§ **Parts of the exercise**:
1. In the patent claims for the data storage system, which storage device types does claim 5 list?
2. Write out the patent claims for the data storage system word for word, everything from "2. The system" down to "and ramdisk devices.".
3. Write the next part of the patent claims for the data storage system, starting right after claim 5.

1. A system for storing and/or retrieving data, comprising:

a client computer having data to store or desiring to retrieve data;
a storage server in communication with the client computer and capable of reading storage-related requests communicated from the client computer;
a high-speed network running at least one data communication protocol for communicating between the client computer and the storage server;
a storage device having data to retrieve and for storing data, wherein the storage device is in communication with the storage server; and
a storage manager in communication with the storage server for allocating and authorizing the storage device.

2. The system according to claim 1, wherein the data communication protocol is selected from the group consisting of Internet Protocol (“IP”), Transmission Control Protocol (“TCP”), and User Datagram Protocol (“UDP”).

3. The system according to claim 1, further comprising a high-speed switch for communicating between the client computer and the storage server.

4. The system according to claim 3, wherein the high-speed switch and the storage server are integrated.

5. The system according to claim 1, wherein the storage device is selected from the group consisting of SCSI, Fibre Channel, IDE, and ramdisk devices.

§ **Dataset content**:

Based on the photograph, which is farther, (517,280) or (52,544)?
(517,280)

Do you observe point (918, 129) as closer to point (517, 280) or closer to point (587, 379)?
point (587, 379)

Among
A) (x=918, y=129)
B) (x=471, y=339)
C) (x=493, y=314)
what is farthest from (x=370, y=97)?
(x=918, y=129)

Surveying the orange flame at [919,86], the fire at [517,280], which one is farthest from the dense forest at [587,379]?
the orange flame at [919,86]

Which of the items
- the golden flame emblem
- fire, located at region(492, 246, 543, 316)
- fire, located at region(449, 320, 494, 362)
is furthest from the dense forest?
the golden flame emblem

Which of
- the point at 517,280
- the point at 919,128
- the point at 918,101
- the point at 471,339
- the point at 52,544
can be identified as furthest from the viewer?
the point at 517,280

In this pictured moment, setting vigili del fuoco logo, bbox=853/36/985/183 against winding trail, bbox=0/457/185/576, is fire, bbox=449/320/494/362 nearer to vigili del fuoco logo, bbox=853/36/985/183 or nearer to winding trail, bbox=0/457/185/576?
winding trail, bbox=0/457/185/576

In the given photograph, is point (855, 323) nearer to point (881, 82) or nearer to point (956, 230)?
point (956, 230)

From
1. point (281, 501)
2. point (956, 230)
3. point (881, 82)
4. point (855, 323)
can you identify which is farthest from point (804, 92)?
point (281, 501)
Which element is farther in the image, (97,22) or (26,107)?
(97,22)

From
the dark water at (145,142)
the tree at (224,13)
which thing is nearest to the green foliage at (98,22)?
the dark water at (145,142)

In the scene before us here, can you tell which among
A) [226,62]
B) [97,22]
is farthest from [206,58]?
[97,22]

§ **Responses in order**:
1. SCSI, Fibre Channel, IDE, and ramdisk devices.

2.
2. The system according to claim 1, wherein the data communication protocol is selected from the group consisting of Internet Protocol (“IP”), Transmission Control Protocol (“TCP”), and User Datagram Protocol (“UDP”).

3. The system according to claim 1, further comprising a high-speed switch for communicating between the client computer and the storage server.

4. The system according to claim 3, wherein the high-speed switch and the storage server are integrated.

5. The system according to claim 1, wherein the storage device is selected from the group consisting of SCSI, Fibre Channel, IDE, and ramdisk devices.

3.
6. The system according to claim 1, further comprising at least one other storage device, wherein storing the data comprises mirroring the data of one of the storage devices onto the other storage device.

7. The system according to claim 1, further comprising at least one other storage device, wherein storing the data comprises replicating the data of one of the storage devices onto the other storage device.

8. The system according to claim 1, further comprising at least one other storage server for providing high availability data storage.

9. The system according to claim 1, further comprising at least a second storage device, wherein the data on the storage device is backed up to the second storage device without involving the use of the client computer.

10. The system according to claim 1, wherein the client computer is capable of operating as both a storage area network (“SAN”) client and a network-attached storage (“NAS”) client.

11. The system according to claim 1, wherein the client computer further comprises a driver for determining whether a storage-related command is to be communicated to the storage server.

12. The system according to claim 11, wherein the data communication protocol is User Datagram Protocol (“UDP”) running over Internet Protocol (“IP”).

13. The system according to claim 12, wherein the driver enhances the reliability of UDP.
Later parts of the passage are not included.